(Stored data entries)
★ ★ ★ ★ ★ ★ ★
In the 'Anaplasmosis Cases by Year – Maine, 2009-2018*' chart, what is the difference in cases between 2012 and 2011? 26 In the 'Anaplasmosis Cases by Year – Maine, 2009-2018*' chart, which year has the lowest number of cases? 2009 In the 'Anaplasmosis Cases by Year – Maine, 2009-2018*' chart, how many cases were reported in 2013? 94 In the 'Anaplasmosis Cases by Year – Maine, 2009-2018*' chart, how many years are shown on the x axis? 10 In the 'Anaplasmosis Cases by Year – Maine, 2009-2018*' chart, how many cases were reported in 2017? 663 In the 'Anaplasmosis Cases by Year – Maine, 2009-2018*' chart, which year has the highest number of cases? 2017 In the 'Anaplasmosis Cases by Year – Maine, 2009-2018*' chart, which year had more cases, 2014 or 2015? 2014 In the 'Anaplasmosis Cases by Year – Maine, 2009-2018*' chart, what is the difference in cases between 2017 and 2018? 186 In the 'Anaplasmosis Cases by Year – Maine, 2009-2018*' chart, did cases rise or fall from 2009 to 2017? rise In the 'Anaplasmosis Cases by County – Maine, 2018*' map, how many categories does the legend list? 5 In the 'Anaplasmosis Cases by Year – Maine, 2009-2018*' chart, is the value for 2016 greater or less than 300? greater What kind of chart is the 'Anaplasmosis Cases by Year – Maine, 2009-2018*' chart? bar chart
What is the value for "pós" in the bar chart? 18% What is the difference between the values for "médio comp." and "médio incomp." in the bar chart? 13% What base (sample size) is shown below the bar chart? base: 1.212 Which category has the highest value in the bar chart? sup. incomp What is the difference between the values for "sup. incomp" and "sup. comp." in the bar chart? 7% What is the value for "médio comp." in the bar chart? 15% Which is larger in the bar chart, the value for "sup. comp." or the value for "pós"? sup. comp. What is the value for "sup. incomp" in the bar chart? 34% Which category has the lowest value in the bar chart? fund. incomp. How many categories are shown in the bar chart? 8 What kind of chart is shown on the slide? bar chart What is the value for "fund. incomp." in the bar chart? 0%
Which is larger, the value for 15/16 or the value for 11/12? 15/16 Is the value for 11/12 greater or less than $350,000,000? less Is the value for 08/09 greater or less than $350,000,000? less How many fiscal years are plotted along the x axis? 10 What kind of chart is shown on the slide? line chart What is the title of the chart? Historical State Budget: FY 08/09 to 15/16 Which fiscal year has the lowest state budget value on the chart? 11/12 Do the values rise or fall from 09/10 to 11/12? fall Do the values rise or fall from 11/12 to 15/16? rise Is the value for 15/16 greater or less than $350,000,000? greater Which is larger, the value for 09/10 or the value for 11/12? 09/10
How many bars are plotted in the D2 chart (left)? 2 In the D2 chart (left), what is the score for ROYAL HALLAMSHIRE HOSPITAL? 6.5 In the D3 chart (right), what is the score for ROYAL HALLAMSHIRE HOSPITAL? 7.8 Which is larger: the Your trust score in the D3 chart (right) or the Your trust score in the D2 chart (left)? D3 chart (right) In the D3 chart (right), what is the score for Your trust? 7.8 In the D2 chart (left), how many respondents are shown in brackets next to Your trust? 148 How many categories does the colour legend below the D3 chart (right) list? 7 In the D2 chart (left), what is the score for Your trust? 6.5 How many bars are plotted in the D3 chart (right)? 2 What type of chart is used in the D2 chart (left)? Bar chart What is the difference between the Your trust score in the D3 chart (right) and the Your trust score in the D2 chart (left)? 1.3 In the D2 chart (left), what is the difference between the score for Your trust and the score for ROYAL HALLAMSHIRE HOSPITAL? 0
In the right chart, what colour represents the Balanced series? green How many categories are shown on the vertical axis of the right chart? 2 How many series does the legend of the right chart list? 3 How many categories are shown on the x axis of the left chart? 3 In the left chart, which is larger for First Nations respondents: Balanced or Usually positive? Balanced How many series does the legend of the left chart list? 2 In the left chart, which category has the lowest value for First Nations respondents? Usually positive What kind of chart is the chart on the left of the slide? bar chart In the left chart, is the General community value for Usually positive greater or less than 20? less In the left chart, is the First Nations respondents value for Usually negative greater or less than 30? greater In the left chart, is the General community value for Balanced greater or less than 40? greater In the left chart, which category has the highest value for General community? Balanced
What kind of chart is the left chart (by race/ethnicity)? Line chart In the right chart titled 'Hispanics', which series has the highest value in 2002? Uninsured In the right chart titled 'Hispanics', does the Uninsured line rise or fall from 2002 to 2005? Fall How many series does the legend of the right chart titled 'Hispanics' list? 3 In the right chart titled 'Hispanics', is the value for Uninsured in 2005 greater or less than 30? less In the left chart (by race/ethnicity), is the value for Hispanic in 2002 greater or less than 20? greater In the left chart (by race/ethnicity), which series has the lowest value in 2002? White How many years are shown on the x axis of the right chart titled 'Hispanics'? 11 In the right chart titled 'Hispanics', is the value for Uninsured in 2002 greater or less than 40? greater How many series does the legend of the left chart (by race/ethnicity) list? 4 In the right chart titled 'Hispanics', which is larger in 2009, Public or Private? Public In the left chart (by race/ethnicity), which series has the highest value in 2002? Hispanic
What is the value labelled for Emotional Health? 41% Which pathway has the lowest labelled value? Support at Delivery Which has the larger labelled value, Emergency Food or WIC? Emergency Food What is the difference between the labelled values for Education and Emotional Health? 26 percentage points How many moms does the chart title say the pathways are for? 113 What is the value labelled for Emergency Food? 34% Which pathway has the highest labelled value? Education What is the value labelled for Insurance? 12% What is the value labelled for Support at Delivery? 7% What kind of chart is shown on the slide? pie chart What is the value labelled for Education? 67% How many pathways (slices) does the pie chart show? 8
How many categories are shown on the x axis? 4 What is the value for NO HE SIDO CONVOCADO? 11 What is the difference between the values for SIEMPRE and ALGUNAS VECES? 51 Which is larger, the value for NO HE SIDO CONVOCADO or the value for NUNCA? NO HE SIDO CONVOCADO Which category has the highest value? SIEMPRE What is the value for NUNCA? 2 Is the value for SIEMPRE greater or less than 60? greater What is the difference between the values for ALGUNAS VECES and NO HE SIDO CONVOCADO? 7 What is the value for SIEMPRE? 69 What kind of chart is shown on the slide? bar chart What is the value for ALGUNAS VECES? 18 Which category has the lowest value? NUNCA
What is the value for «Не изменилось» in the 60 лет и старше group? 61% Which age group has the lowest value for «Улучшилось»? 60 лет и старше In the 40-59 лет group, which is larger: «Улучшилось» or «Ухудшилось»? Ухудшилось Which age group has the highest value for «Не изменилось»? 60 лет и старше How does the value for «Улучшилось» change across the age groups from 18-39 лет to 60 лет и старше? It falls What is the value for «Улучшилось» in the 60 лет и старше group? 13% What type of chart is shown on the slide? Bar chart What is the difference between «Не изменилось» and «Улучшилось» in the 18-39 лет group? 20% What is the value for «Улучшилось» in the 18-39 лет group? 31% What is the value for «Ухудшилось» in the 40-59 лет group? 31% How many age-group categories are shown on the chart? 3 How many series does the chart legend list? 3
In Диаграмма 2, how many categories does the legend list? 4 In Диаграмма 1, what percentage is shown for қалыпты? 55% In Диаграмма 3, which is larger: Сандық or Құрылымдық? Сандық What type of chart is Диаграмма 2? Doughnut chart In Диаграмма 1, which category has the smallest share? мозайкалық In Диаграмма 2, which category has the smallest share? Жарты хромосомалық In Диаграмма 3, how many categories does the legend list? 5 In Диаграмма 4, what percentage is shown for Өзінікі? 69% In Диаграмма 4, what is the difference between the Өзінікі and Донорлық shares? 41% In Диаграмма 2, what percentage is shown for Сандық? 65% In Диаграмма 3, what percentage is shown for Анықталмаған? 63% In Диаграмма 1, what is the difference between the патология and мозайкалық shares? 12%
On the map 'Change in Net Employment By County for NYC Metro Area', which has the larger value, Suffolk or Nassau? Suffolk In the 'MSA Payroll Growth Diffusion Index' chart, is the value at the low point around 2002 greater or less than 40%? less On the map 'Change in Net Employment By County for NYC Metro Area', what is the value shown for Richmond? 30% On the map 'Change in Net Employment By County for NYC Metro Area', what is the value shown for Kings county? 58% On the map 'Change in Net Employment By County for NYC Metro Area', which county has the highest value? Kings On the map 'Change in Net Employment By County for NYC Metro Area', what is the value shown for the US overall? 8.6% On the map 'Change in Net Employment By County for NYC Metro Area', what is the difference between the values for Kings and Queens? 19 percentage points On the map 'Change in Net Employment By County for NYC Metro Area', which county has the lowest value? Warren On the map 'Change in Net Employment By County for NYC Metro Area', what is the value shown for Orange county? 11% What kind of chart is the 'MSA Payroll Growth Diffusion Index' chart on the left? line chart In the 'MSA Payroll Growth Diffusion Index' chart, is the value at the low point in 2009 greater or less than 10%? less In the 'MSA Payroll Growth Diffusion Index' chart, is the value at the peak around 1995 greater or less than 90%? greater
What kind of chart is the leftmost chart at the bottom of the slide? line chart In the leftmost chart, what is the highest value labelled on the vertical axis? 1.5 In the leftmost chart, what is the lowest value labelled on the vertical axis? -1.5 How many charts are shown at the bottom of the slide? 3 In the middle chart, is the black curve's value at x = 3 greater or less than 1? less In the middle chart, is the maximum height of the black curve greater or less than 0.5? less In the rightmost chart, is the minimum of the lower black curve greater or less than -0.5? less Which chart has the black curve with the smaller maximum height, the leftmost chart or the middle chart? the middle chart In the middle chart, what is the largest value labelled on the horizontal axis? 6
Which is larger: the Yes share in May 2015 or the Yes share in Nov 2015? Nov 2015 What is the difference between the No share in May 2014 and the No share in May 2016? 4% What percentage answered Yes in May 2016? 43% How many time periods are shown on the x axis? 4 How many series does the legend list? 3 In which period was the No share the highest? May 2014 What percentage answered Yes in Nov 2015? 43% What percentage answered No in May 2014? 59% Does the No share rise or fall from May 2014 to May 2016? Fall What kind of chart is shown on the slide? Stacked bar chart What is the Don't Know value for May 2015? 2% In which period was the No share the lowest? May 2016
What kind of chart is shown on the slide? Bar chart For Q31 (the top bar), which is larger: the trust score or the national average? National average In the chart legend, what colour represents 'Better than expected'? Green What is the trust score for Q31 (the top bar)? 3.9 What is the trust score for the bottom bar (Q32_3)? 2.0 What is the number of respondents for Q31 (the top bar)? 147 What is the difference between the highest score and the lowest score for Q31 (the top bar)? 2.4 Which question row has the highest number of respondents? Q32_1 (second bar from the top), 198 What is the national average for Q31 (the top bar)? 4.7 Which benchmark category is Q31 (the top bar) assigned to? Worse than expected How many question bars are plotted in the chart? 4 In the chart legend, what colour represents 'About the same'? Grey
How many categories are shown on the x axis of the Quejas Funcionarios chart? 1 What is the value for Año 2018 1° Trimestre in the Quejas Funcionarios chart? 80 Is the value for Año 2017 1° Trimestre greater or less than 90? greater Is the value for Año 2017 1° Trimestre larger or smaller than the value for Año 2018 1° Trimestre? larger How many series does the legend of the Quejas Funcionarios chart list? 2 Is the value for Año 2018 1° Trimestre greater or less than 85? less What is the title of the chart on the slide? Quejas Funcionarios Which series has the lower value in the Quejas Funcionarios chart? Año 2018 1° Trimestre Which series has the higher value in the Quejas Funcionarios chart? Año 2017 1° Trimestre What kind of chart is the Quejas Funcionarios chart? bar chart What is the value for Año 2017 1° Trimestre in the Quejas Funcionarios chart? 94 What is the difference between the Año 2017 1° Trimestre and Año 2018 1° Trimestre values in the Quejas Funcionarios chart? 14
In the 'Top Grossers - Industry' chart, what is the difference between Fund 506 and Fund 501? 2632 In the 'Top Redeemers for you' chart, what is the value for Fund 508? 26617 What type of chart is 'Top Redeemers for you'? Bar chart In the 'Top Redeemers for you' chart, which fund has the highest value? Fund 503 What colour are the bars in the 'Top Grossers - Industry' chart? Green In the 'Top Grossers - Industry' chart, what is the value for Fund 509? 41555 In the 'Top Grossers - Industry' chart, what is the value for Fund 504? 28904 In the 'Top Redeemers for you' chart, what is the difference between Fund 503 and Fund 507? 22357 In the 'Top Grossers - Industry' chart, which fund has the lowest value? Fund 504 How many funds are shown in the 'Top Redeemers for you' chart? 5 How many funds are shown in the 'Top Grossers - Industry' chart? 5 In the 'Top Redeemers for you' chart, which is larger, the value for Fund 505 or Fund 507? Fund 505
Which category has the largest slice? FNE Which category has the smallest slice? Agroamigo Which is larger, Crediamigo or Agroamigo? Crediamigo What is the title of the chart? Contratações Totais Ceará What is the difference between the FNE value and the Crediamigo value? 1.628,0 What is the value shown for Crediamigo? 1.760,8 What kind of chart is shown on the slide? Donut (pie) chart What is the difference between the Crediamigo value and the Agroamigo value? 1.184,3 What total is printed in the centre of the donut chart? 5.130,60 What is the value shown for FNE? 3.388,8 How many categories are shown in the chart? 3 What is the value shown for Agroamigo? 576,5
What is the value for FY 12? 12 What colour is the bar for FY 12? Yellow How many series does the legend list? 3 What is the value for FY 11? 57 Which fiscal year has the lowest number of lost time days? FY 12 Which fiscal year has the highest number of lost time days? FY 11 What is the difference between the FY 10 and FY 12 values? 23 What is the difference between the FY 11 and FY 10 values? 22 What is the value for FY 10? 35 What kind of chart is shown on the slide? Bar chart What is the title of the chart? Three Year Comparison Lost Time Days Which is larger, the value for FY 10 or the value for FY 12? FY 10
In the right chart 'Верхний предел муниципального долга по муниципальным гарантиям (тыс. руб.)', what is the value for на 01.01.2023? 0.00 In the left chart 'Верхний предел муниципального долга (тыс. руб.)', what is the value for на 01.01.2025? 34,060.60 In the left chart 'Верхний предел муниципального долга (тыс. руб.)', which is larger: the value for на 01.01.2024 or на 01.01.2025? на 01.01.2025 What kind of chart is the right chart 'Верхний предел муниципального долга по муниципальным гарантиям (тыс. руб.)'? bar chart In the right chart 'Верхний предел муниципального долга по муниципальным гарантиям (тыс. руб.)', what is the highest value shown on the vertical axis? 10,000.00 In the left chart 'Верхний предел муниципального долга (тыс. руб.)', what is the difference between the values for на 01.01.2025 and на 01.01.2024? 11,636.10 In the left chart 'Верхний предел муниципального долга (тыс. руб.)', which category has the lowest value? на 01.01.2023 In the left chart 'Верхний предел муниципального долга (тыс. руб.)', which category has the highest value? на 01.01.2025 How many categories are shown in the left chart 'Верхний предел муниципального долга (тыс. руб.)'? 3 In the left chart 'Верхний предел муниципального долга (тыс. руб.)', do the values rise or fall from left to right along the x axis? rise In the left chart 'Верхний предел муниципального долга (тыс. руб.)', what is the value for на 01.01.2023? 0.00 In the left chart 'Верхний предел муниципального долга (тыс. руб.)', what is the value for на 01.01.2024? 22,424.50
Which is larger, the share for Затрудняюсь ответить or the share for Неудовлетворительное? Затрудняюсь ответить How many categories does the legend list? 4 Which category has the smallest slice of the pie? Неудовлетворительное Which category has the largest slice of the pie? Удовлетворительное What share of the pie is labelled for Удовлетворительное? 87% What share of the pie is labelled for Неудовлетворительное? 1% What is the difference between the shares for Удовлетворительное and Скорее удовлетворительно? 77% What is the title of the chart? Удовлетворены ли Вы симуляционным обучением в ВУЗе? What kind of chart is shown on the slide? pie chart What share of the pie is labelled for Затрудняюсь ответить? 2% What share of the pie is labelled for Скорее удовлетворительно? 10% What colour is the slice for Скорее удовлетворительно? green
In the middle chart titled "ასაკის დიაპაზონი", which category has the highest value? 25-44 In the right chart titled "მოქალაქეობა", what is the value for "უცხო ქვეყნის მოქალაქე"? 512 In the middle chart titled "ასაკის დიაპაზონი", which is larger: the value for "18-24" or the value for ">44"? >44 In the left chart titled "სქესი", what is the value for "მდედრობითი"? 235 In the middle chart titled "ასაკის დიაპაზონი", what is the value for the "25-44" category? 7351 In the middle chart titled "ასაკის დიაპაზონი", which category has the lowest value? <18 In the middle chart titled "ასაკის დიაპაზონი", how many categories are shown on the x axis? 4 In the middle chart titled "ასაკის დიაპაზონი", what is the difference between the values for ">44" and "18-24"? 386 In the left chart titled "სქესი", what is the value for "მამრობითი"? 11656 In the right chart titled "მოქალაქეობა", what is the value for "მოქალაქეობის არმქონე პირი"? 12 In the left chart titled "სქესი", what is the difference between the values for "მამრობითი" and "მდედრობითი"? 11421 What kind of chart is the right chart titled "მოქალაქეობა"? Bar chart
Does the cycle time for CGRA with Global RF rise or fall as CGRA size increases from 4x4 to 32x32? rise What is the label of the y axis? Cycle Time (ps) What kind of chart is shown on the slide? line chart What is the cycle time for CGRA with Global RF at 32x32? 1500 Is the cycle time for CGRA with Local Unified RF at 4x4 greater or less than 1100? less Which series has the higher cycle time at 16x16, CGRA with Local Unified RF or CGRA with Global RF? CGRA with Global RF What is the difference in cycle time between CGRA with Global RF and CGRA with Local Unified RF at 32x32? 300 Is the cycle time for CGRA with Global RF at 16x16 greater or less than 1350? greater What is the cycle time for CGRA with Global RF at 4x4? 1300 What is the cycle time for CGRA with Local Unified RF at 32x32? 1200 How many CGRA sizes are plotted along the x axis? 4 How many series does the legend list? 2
★ ★ ★ ★ ★ ★ ★
Job item:
How many lines of the data contain the string "Crediamigo"? Reply with the number only.

Result of this task:
1